Sie sind Brüder, wie sie unterschiedlicher kaum sein könnten. Der eine so leidenschaftslos und kontrolliert wie ein Uhrwerk, rational und pragmatisch bis in die Haarspitzen. Der andere ein Abenteurer, eine Naturbegabung, ein dynamischer Jungspund, dem alles gelingt, was er anpackt. Und der selbst aus dem, was ihm misslingt, noch einen Vorteil für sich herausschlägt. In seiner Kindheit und Jugend wurde der Ältere von beiden stets vom Jüngeren überflügelt.
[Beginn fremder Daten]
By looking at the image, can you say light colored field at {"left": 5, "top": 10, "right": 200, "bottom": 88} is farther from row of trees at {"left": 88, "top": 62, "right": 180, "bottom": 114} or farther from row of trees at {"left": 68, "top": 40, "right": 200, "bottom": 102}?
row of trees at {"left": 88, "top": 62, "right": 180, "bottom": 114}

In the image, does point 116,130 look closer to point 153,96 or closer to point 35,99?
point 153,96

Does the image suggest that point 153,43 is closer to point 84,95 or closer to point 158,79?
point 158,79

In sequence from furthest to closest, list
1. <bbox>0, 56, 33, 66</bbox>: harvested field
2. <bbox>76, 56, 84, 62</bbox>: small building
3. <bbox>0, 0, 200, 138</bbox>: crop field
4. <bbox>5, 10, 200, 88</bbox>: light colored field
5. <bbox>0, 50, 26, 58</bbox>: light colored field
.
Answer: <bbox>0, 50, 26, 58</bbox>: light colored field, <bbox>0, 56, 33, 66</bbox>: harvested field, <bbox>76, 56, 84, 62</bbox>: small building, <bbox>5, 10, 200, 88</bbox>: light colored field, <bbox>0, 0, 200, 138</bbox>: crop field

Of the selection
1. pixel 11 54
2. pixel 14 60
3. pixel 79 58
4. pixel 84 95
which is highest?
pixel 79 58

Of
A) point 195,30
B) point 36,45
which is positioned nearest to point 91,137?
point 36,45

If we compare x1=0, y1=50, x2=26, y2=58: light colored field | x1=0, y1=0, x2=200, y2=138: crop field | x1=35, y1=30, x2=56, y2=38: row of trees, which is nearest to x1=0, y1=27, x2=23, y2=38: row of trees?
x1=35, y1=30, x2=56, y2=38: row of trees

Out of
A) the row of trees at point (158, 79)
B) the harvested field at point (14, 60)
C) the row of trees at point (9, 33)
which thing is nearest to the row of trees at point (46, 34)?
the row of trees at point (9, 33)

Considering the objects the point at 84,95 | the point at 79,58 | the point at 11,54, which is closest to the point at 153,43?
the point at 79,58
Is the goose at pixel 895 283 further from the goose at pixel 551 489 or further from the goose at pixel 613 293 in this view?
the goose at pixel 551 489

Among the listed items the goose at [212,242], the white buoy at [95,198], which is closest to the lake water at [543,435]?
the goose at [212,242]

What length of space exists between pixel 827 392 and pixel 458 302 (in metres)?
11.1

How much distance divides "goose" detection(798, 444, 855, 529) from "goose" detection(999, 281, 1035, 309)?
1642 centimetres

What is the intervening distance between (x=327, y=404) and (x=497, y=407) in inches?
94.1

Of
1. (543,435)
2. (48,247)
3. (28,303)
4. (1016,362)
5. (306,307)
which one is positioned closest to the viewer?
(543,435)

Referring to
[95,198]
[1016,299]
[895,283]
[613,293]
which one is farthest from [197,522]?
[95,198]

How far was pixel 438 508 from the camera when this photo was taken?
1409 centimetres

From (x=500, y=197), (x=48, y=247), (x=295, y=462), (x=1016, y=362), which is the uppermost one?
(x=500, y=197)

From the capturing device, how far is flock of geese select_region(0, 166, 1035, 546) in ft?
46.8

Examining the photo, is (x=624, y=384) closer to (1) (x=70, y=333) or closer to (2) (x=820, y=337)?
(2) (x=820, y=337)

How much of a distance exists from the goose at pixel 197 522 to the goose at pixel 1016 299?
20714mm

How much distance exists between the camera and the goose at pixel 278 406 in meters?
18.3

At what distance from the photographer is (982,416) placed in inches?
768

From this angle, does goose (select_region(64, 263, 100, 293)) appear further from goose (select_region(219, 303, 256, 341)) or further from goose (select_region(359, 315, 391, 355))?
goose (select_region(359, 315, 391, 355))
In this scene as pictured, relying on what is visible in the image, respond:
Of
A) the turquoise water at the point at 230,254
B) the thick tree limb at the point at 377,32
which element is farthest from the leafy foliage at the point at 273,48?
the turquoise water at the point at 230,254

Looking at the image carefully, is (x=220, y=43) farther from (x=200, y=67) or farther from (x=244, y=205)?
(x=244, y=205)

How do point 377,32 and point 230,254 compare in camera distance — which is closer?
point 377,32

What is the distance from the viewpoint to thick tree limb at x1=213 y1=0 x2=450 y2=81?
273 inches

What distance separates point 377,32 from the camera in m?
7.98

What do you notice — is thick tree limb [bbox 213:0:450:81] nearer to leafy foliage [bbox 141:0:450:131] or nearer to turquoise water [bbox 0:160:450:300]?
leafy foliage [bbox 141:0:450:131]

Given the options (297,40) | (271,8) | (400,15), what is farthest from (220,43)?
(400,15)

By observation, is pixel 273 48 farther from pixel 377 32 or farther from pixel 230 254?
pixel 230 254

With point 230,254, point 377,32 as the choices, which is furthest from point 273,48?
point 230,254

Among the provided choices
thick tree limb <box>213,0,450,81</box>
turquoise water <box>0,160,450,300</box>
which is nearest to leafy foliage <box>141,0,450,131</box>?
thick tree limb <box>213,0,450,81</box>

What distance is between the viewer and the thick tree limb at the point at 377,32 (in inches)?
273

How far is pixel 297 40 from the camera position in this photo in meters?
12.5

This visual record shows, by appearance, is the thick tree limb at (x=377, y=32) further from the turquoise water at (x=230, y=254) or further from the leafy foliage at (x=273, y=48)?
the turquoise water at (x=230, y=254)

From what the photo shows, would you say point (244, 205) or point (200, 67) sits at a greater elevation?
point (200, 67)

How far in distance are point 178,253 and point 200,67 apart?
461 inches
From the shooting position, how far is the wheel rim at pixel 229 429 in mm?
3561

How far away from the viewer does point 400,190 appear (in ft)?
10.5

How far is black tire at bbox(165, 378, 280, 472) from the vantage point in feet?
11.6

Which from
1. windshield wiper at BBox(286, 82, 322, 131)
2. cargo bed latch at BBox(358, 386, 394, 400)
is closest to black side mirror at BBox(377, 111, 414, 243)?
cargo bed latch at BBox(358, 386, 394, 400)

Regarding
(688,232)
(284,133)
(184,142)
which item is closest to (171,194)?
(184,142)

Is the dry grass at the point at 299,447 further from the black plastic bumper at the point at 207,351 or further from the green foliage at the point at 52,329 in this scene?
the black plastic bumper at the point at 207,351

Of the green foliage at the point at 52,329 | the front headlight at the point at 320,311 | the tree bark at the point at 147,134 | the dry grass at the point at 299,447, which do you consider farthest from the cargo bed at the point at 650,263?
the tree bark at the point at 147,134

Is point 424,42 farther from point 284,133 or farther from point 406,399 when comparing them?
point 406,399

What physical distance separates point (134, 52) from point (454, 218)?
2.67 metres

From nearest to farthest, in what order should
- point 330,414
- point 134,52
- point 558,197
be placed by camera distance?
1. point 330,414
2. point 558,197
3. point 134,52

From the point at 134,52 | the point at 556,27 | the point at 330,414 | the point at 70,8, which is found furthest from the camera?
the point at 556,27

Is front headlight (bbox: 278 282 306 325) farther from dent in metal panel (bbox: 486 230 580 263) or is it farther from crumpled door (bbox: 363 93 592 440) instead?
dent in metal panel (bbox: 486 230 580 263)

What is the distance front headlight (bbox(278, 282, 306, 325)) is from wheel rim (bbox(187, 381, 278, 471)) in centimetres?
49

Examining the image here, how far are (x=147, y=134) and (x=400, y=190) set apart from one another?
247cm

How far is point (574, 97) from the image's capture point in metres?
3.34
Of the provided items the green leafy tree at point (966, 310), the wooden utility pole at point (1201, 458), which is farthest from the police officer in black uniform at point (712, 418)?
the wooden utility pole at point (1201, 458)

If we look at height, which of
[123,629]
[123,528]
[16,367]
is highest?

Immer, wenn er glaubte, etwas nur für sich zu haben, wurde es nur kurze Zeit später vom hochbegabten Bruder vereinnahmt. Immer war dieser Bruder präsent, selbst wenn er nicht körperlich anwesend war. Als unerreichbarer Orientierungspunkt am Horizont, durch den die eigene Unzulänglichkeit nie auch nur für einen kurzen Moment außer Sicht gerät. Der Protagonist sagt sich von seinem Bruder los und baut sich ein Leben auf. Er wird – mehr zufällig und weniger aus Berufung – Sänger, zieht mit seiner Freundin zusammen. Bis er eines Tages von seinem Bruder eine SMS erhält, die der Beginn einer Suche markiert. Vorrangig nach dem Bruder in Marokko, aber genauso auch nach sich selbst außerhalb des brüderlichen Schattens.

Die Grenzbeamten im Flughafengebäude agieren mit einer abweisenden Ernsthaftigkeit. Jeder einzelne von ihnen ein Gott, schwer damit beschäftigt, die Welt am Laufen zu halten. Keine Ahnung haben die, dass mein Bruder derjenige ist, der macht, dass die Welt sich dreht. Und zwar um ihn und ausschließlich um ihn.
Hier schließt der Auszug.